Performance Basics: Filter date columns

Troubleshooting performance issues
Another of the basic problems we often find in SQL Server instances with slow queries is because bad filter on date fields.
A lot of times, user complain about high resource utilization on the instance or slow response times, being most of the times, not configuration issues, but bad designed queries).

One of the most common causes is not using a search argument (or SARGs) and therefore not using a full benefit of an index, if you have an index created of course!

Database engine cannot do miracles by itself, you must be careful on what you ask it to do.
So let’s take a look of different approach for the same query: Orders from a year ago (assume getdate() as Jun 01, 2015, because I don’t have data for last year on my test db)

First option: Make the function in the table field, you can see that you use an index scan, in the details, it reads 31K+ rows to obtain only 34

Don't do this, don't be that guy!

Second option: make the function in the argument, now you can see that the query plan changes and an index seek is used this time, having full benefit of the date index and retrieving only the 34 rows needed (CPU and IO usage is much lower than the previous option).

An index seek is used now

CPU usage improvement

Ok, that is nice, we can see that we have to make all the function and logic stuff from the parameter side, in order to have a good query, but unfortunately, even If your query is optimal, it will be useless if you don’t have the correct index created.

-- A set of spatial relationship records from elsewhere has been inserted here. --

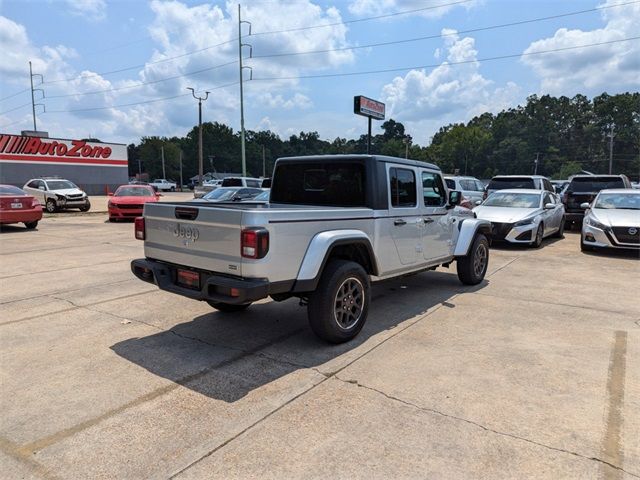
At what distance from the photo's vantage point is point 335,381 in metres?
3.82

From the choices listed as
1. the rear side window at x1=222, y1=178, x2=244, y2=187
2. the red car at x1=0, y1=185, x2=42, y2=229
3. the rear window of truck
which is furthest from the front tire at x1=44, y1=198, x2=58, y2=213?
the rear window of truck

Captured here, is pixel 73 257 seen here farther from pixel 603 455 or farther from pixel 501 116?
pixel 501 116

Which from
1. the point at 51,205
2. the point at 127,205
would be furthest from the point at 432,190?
the point at 51,205

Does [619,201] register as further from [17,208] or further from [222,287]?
[17,208]

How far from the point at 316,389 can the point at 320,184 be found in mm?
2686

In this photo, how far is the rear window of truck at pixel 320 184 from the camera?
5227mm

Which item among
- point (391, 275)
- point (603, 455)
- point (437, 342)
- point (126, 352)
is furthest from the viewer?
point (391, 275)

In this example, I have disabled the date index and executed the last query: you can see that the execution plan changed and for this particular query, the CPU usage is bad, even when the query is optimized.

IDE gives you an alert of a missing index

Even when for these 3 examples they perform similar in a test machine, on large environments having tables with millions of rows and high concurrency, these IO and CPU differences can make a huge difference.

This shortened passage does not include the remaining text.